The Federal Reserve said it is likely to leave short-term interest rates at rock-bottom levels at least through late 2014, giving businesses and consumers much more time to borrow money cheaply and bolster a slowly recovering economy. The Fed cut rates to near zero in December 2008 during the financial crisis and has held them there ever since. The announcement that it expected rates to remain low was a sign that the Fed expects the U.S. economy, which is improving, to need significant help for three more years. But it also reinforced investors' confidence that the Fed was committed to restoring growth. This is great news for those investing in virtual banks.
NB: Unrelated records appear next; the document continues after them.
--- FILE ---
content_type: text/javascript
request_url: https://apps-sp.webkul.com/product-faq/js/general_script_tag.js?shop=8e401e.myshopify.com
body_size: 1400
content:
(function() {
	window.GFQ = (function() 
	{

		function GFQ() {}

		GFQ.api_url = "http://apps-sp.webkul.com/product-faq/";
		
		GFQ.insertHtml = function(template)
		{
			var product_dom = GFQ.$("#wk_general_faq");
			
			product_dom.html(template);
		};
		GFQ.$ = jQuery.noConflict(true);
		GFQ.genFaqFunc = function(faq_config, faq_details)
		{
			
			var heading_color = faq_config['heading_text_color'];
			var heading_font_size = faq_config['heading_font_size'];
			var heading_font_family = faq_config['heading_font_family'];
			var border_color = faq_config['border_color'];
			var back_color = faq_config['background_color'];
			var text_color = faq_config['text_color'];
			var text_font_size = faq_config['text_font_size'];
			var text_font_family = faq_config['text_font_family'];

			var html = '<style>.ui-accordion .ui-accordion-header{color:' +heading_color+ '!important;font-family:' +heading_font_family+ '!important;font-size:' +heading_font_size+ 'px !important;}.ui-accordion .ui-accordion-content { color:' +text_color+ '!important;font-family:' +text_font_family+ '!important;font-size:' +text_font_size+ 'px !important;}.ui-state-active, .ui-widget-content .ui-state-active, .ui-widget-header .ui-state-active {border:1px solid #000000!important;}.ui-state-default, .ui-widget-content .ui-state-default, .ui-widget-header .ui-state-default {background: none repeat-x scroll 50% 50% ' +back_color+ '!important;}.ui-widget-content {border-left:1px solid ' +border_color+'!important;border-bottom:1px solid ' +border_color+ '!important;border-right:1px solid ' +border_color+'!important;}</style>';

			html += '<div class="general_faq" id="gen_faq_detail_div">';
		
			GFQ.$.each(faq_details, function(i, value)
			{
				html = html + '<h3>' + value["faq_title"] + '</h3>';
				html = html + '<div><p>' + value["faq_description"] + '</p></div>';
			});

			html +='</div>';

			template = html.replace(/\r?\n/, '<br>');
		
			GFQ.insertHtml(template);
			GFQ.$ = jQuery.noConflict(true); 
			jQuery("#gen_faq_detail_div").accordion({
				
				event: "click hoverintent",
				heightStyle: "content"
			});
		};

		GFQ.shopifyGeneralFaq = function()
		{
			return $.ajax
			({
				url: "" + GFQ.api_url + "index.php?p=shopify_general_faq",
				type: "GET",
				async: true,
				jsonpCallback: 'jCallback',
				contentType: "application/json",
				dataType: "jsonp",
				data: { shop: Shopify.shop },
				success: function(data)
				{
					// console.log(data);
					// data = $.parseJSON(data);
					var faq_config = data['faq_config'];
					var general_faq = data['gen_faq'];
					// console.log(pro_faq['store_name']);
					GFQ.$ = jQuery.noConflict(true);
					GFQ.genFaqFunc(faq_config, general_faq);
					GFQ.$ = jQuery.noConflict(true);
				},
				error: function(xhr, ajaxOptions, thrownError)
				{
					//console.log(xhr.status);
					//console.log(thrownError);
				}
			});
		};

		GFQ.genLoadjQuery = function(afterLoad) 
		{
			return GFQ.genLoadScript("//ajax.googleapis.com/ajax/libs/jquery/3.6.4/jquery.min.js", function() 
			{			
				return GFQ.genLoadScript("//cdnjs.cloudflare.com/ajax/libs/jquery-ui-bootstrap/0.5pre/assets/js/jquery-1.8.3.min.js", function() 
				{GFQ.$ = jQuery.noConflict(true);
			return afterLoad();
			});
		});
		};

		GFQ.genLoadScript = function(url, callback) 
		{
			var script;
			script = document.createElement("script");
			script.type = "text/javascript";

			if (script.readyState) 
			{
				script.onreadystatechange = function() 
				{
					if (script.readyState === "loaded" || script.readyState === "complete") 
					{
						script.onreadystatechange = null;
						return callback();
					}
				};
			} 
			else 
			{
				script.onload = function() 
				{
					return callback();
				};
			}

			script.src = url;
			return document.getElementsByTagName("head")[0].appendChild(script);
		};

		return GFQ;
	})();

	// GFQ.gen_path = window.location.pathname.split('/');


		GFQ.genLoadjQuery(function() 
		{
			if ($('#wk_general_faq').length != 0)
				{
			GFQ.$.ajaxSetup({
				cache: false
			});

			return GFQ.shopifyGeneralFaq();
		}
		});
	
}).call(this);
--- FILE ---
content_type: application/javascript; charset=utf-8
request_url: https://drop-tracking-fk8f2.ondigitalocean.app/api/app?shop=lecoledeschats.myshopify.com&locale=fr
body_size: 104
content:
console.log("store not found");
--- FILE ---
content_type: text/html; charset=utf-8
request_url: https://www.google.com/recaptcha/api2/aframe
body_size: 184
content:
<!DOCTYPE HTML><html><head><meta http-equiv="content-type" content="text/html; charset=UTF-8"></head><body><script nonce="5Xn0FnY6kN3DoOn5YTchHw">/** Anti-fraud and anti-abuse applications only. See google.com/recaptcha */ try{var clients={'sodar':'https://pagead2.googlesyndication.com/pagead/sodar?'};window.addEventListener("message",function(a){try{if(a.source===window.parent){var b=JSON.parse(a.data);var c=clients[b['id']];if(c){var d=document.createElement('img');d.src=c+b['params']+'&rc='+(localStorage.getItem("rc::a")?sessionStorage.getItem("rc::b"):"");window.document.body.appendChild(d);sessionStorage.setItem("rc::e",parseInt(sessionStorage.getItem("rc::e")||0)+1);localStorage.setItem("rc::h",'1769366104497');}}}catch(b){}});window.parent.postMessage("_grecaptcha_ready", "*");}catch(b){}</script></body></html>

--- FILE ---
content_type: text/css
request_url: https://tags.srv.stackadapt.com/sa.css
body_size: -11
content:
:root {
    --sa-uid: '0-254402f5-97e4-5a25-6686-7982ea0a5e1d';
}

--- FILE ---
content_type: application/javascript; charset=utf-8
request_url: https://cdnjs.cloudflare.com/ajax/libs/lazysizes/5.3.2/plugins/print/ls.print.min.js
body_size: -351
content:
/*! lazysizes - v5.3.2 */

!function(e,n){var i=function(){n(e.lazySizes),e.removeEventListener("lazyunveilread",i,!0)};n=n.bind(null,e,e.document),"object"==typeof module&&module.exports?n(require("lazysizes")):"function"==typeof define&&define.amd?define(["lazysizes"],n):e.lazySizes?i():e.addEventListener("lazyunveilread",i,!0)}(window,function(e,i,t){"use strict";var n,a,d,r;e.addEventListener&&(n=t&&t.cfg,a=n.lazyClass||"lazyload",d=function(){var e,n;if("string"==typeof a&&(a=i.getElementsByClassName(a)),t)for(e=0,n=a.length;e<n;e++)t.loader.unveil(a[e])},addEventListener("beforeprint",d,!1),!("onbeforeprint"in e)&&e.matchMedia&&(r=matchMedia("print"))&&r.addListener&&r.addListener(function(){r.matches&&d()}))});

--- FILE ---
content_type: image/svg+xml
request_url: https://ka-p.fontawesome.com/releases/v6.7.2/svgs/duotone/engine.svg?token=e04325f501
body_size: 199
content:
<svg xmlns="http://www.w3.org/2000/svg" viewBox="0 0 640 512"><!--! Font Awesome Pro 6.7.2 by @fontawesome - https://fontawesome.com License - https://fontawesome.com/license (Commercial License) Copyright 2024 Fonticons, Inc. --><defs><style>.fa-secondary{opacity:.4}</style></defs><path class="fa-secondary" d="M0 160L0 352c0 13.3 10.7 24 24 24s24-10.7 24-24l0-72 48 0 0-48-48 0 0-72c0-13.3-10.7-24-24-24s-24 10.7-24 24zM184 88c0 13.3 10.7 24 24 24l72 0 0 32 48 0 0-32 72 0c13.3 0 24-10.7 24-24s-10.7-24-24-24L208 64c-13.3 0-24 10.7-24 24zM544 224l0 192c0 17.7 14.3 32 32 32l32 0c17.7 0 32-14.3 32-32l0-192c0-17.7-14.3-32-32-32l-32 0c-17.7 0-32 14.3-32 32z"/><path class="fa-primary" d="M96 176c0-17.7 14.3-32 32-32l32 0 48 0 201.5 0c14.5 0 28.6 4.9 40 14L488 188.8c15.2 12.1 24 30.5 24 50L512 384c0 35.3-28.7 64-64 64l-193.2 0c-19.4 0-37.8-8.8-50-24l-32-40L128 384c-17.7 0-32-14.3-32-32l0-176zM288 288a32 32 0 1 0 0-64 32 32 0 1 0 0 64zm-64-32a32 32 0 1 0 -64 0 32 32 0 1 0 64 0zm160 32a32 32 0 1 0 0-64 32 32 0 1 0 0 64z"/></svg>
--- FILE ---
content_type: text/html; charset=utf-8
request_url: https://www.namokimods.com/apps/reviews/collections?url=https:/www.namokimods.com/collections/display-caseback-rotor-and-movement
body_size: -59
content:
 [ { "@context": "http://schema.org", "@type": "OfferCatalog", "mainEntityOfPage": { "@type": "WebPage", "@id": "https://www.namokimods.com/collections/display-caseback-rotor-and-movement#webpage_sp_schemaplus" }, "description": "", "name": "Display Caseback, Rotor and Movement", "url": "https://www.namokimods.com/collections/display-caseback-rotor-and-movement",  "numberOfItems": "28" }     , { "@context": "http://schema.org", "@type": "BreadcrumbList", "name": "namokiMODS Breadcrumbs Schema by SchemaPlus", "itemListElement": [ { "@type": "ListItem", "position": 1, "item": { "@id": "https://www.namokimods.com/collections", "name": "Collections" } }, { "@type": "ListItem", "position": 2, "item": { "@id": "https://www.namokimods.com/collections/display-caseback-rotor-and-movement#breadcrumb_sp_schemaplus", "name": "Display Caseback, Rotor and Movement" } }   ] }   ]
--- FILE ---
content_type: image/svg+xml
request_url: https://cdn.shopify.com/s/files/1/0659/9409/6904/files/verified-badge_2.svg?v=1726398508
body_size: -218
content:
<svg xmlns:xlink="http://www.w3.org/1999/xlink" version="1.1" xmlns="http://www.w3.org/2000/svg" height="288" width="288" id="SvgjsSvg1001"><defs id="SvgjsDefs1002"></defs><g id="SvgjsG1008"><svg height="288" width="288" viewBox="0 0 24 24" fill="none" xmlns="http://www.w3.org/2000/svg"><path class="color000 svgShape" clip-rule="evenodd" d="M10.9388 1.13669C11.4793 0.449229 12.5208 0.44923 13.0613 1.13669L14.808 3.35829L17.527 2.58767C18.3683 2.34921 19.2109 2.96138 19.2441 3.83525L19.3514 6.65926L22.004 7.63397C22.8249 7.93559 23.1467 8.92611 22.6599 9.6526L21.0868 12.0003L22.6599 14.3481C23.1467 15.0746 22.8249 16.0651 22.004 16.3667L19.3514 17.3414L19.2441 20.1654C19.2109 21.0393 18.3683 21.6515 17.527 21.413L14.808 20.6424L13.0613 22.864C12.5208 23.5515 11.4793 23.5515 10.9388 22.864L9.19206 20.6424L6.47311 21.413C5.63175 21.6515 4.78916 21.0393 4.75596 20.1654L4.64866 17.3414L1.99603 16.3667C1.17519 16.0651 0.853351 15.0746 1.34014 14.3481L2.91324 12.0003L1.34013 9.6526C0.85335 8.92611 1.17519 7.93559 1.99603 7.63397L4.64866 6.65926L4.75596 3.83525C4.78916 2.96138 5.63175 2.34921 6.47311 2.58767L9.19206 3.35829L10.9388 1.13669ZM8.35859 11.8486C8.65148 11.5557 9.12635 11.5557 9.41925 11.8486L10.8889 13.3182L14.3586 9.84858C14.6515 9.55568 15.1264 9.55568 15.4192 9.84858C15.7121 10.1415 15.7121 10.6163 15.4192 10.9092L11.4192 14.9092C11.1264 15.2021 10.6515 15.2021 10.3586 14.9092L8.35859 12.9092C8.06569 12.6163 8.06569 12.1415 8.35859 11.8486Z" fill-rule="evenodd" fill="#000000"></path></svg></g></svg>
These stocks are called "virtual banks" because they do the same thing as a bank does. They make money by taking in cash at a low interest rate and lending it out at a higher one. This is the banks' profit, called the "interest rate spread."
Hatteras Financial (NYSE:HTS) is one of these virtual banks. It only invests in these 100% government-guaranteed mortgage deals. And right now, Hatteras can borrow money at the lowest rates in its history, thanks to the Federal Reserve cutting short-term interest rates to near zero. HTS has a 60% profit margin. HTS is currently trading at $27.93 above its price when it announced a $0.90 cent dividend on December 13 2011. Hatteras, by law, pays out basically all of its earnings in the form of dividends. Based on its current share price of $25, that's a 13% dividend yield. HTS has an equity summary score of 8.6 out of 10 which is rated as bullish.
Just like Hatteras, Annaly Capital (NYSE:NLY) makes big money when the interest-rate spread is high. And just like Hatteras, it pays out basically all of its earnings in dividends. NLY is trading at $16.88 with a 14% dividend yield. NLY is the largest stock in this industry with a market capitalization of $16.2 billion. Dividend payouts for these stocks will remain hefty as long as interest rates stay at historical lows. With the Fed keeping rates low until 2014, there does not appear to be much risk in the near future.
The best time to buy these stocks is when they are trading at or below book value. Currently, both HTS and NLY have a price to book of around 1.0 which is still in the buying range.
Another stock in this industry is Two Harbors Investment Corp (NYSE:TWO). TWO is trading at $9.85 with a dividend yield of 16.5%. TWO has a market cap of $1.7 billion and trades at a P/E of 6.5. It has a price to book ratio of 1.02, valued similar to HTS and NLY. The big difference of TWO is that it only invests 80% of its capital in 100% backed government bonds with the other 20% in underpriced bonds. This is called a hybrid model that increases its yield through the 20% underpriced bonds (higher yield) investment.
Two other stocks in this category include Chimera Investment Corp (NYSE:CIM) and CYS Investments (NYSE:CYS). CIM is trading at $2.99 with a 15% dividend yield. This small cap is cheap with a price to book ratio of 0.88 and a PE of 5.77. CIM has a bullish equity summary score of 8.6. Similarly, CYS is trading at $13.85 with a 15% dividend yield. CYS is not as cheap with a price to book ratio of 1.12. However, it has the highest equity summary score of 9.7 which is a very bullish outlook.
Disclosure: I have no positions in any stocks mentioned, and no plans to initiate any positions within the next 72 hours.